ICANN votes to expand domain name character set

Doug Barton dougb at FreeBSD.org
Fri Jun 27 05:41:34 UTC 2008

Tim Clewlow wrote:
> Hi there,
> In case you haven't heard yet, ICANN have unanimously voted their 
> approval to expand the domain name character set to include Asian, 
> Middle Eastern, Eastern European and Russian character sets in domain
>  names.

That's already possible at the second level and above through IDN. Check
out ftp://ftp.rfc-editor.org/in-notes/rfc3491.txt and 
ftp://ftp.rfc-editor.org/in-notes/rfc3492.txt. In short, the client
software that deals with IDNs is required to make the translation from
"International" characters to punycode strings before sending the dns 
request, so in an ideal world nothing below the client layer will have 
to change. So far the world has been more or less ideal, depending on 
where you sit. :)

The actual change that's being announced now is the approval of IDN
strings at the top level. Conceptually this is the same mechanism. But
the "layer 9" stuff make this really interesting/complicated/annoying,
once again depending on where you sit.

I was involved in a lot of IDN stuff when I was at ICANN running the
IANA, so if anyone wants more details let me know, I can go on for hours.

> In addition, top level domains will have their restrictions removed, 
> ie any non-offensive top level domains will now be allowed.

That's not _quite_ true. The restriction of two-letter domains for
country codes will still be in place, and there is some protection for
trademark holders, etc.

> I'm guessing the inclusion of the new character sets will mean a fair
>  amount of alteration to code that processes domain names.

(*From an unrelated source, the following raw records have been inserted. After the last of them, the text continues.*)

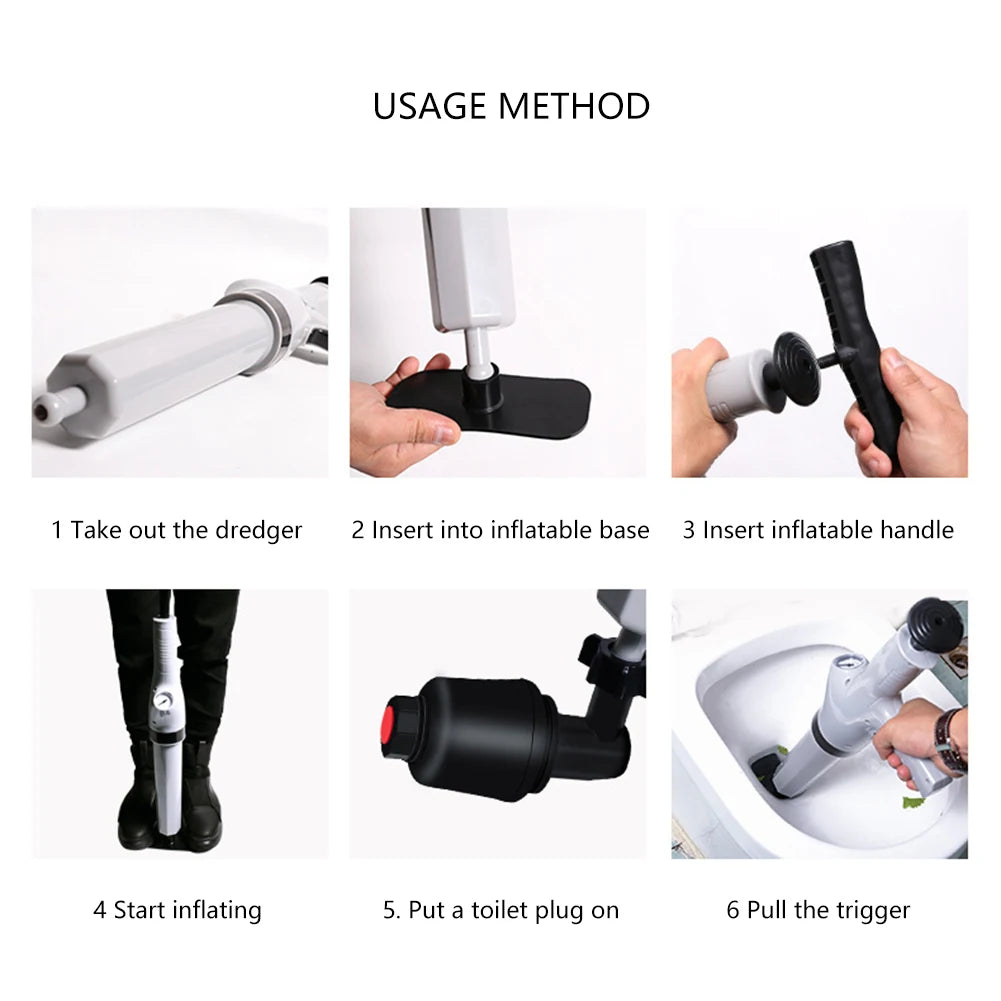 USAGE METHOD

1 Take out the dredger

2 Insert into inflatable base

3 Insert inflatable handle

4 Start inflating

5. Put a toilet plug on

6 Pull the trigger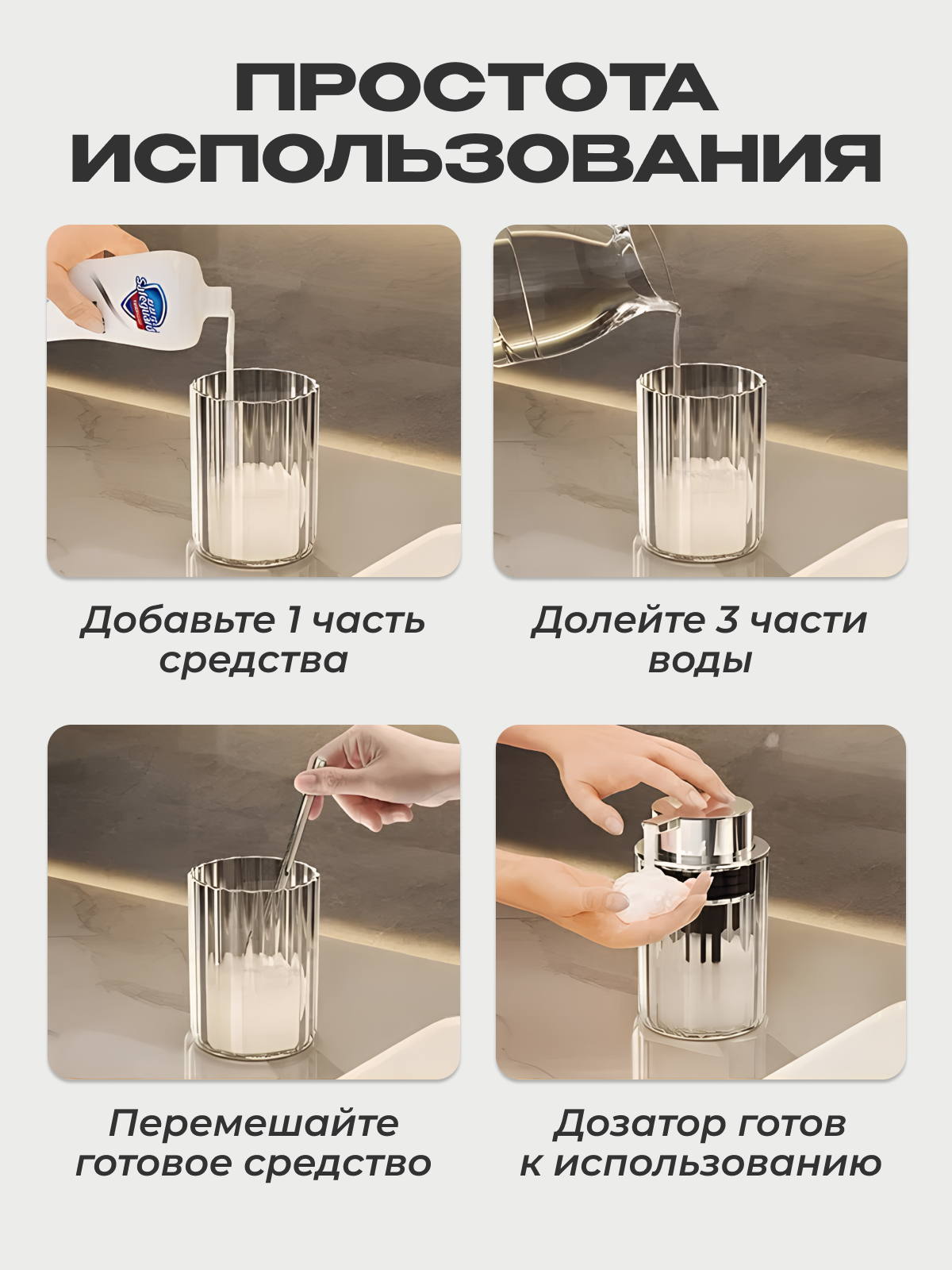 ПРОСТОТА ИСПОЛЬЗОВАНИЯ

Safeguard

Добавьте 1 часть средства

Долейте 3 части воды

Перемешайте готовое средство

Дозатор готов к использованию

Client code, yes. In a lot of ways FreeBSD is behind the curve on this,
since we really should have been building (more) punycode translation
capability into our client software already. The good news is that on
the software level if you can do that for the second level and above
it's pretty easy to do it for TLDs. The more interesting problem there
is a lot of ancient software, web scripts, etc. with hard-coded rules 
about how TLDs only have 3 characters ....